3 – Concomitantemente à observância dos pontos 1 e 2, é o contexto de tradução que influi nas opções do tradutor, o qual poderá escolher uma das seguintes opções:
a) usar um correspondente na língua-alvo (substituição);
b) manter o nome original (transferência);
c) apresentar um equivalente (tradução);
d) modificar o original de maneira a que mantenha a função aproximada àquela que é desempenhada no original (recriação);
e) proceder a uma transliteração e transcrição fonética;
f) aproximação fonética.
Usualmente, é mantido o original (transferência), mas há casos em que é necessários operar alterações:
1) quando os sistemas ortográficos não o permitem, é feita a transliteração ou aproximação fonética (p. ex., o escritor Gao Xingjian ou, seguindo a ordem ocidental dos nomes, Xingjian Gao )
2) quando o nome encerra uma expressão com um sentido referencial (p. ex., o nome do chefe índio Tatanka Yotanka ou Tȟatȟáŋka Íyotake pode ser recriado como Touro Sentado).
Há, no entanto, contextos em que o nome próprio sofre alterações, normalmente quando se inserem num contexto de tradução de textos literários ou outros documentos ficcionais. Alguns exemplos:
1) usar um correspondente na língua-alvo (substituição) — este processo é frequente na literatura infantil e juvenil quando é necessário facilitar a compreensão dos textos (identificação das personagens), mas não ocorre sempre (cf. Pedro Pevensie como tradução de Peter Pevensie de As Crónicas de Nárnia, de C. S. Lewis, e o caso de Peter Pan, de J. M. Barrie);
2) apresentar um equivalente (tradução) — nomes com sentido referencial, como Mad Hatter (Chapeleiro Louco) de Alice no País das Maravilhas, de Lewis Carrol, ou a tradução para francês de Neo como Néo no filme Matrix, de modo a manter o sentido veiculado pelo prefixo.
3) modificar o original de maneira a que mantenha a função aproximada àquela que é desempenhada no original (recriação) — é na literatura infantil que encontramos mais exemplos, como o nome de uma das fadas de A Bela Adormecida: Fauna, Flora e Primavera (Merryweather).

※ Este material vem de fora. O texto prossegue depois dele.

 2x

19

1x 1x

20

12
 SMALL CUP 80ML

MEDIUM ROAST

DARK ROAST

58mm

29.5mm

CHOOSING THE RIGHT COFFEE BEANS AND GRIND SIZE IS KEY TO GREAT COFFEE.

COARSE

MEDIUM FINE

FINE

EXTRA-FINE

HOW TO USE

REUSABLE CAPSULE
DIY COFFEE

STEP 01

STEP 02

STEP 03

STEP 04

4) proceder a uma transliteração e transcrição fonética — para além dos casos acima referidos, temos também Pinóquio para referir Pinocchio.
5) proceder à aproximação fonética — não se trata de fazer a transcrição, mas procurar aproximar o nome na língua-alvo do original na língua de partida (Jaguadarte para Jabberwocky de Alice no País das Maravilhas, embora haja quem tenha optado pela recriação, propondo Blablassauro)

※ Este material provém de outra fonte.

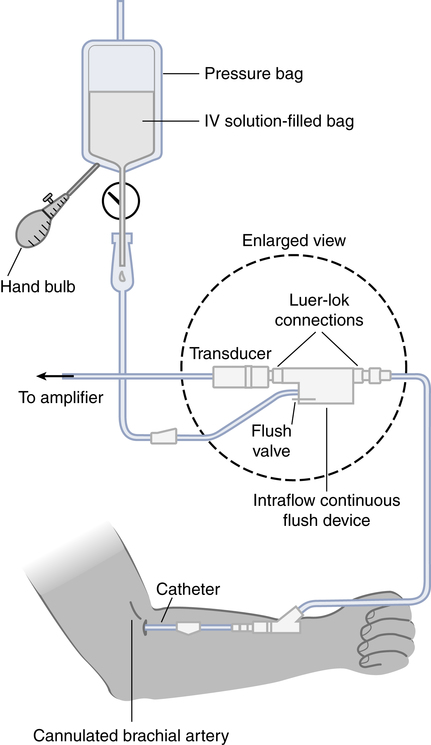 Pressure bag

IV solution-filled bag

Hand bulb

Enlarged view

Luer-lok connections

Transducer

To amplifier

Flush valve

Intraflow continuous flush device

Catheter

Cannulated brachial artery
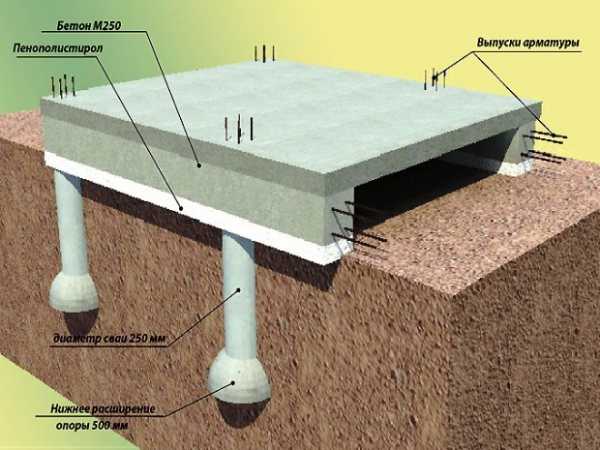 Бетон М250
Пенополистирол
Выпуски арматуры
диаметр сваи 250 мм
Нижнее расширение опоры 500 мм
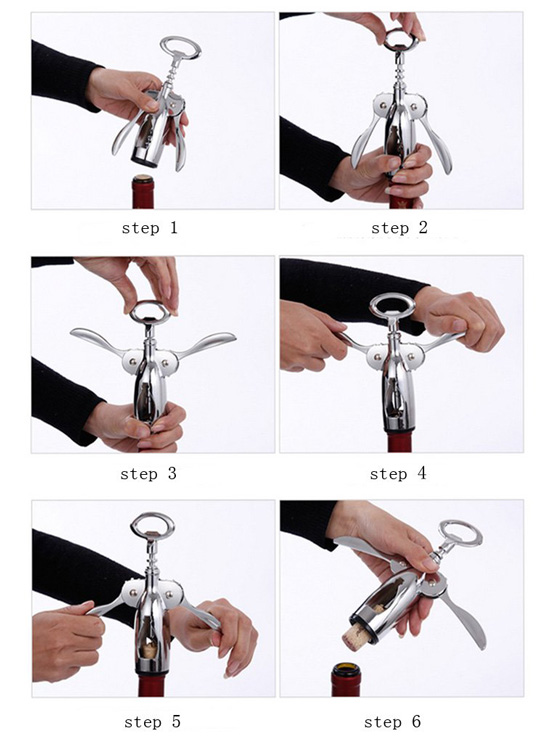 step 1

step 2

step 3

step 4

step 5

step 6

Concluindo, a ideia de que se deverá fazer sempre que possível a tradução (ou aportuguesamento, como é dito no início) de nomes próprios deve ser substituída pelo princípio de que a tradução deve tornar compreensível aquilo que é dito ou escrito noutra língua (isto de um ponto de vista estritamente linguístico; para uma reflexão filosófica, pode ler, entre outros, o artigo de John Searle intitulado “Proper Names”). A compreensão é o elemento-chave e, como já não vivemos fechados no nosso cantinho e nos tornámos cidadãos do mundo, não precisamos de ter os nomes próprios vertidos para o nosso idioma. Repare que é importante dar atenção ao papel do nome quer na língua de partida, quer na língua de chegada: é o caso de Auschwitz (alemão) em vez de Oświęcim (polaco), nome utilizado para designar a região no sul da Polónia onde se situa o infame campo de concentração nazi.